E infatti non c’è ricetta che negli ingredienti alla voce “per friggere” non indichi l’olio di semi. Come in tutte quelle di Giusi Battaglia, foodblogger milanese di origini palermitane che sul suo sito giusinaincucina.com e dall’omonima trasmissione su FoodNetwork propone con grande successo ricette della tradizione siciliana molto spesso basate sulla frittura: dai cannoli alle melanzane, dai panzerotti alle polpette. Tutti cotti in abbondante olio di semi oppure nello strutto.
E pensare che sono passati solo otto anni da quando Milano si presentò al mondo con lo slogan “Nutrire il pianeta, energia per la vita” scelto per Expo 2015. Come spiegava all’inizio dell’anno successivo l’allora ministro delle politiche agricole Maurizio Martina: “La vera eredità dell’Expo di Milano è stata mettere al centro del dibattito internazionale la questione geopolitica del cibo”, e ventilava la possibilità di diventare leader mondiali delle scienze della vita, della nutrizione e della sostenibilità. Non solo, tutti allora celebravano “La Carta di Milano”, firmata in occasione di Expo 2015, impegno solenne per porre il diritto al cibo come diritto fondamentale dell’uomo e che rappresentava il contributo dell’Italia all’aggiornamento degli Obiettivi del Millennio delle Nazioni Unite per eliminare la fame nel mondo entro il 2030. Nella redazione della Carta erano stati coinvolti cittadini, istituzioni, imprese, università e associazioni chiamati a indicare modelli di sviluppo sostenibili per garantire cibo sano, sicuro e sufficiente a una popolazione mondiale in costante crescita.

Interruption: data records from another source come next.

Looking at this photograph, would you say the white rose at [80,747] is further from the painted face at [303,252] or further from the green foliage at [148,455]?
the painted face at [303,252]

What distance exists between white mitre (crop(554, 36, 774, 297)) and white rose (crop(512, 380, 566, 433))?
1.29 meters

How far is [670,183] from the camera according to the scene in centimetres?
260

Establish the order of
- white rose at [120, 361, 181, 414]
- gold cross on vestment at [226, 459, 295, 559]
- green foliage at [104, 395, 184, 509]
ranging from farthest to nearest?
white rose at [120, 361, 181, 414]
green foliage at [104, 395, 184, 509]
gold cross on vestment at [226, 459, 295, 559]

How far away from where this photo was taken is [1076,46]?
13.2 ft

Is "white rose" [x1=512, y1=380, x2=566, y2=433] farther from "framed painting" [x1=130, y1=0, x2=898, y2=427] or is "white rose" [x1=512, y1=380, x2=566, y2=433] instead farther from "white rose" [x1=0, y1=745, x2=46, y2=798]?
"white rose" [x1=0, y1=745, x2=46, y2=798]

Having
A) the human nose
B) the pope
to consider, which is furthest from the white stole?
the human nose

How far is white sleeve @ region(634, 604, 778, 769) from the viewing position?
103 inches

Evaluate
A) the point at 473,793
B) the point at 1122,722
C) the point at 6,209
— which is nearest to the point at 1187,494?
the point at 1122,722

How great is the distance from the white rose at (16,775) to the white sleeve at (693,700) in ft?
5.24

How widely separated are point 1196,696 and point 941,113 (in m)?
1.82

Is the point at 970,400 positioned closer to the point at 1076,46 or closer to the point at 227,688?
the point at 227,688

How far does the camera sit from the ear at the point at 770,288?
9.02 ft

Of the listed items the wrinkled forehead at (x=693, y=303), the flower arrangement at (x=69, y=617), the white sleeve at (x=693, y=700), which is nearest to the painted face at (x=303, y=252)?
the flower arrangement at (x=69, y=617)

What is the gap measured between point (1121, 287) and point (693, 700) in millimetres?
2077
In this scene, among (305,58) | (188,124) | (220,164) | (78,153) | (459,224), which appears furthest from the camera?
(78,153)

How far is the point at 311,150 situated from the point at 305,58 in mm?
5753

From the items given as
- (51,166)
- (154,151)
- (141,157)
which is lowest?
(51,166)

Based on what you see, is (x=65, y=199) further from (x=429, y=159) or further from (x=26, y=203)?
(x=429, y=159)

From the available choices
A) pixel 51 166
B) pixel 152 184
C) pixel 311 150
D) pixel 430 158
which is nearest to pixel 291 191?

Alla fine ci hanno lavorato più di cinquemila persone che hanno partecipato alle tappe del tour “Expo delle Idee” a Milano, Firenze, Pompei. È stata tradotta in 19 lingue per arrivare potenzialmente a 3,5 miliardi di persone. Parlava di diritto al cibo come diritto umano fondamentale; di lotta allo spreco alimentare e di acqua; tutela del suolo agricolo; educazione ambientale e alimentare; salvaguardia della biodiversità; contrasto al lavoro irregolare minorile; sostegno al reddito degli agricoltori. Tutti hanno potuto sottoscriverla. L’hanno firmata anche capi di stato e premi Nobel.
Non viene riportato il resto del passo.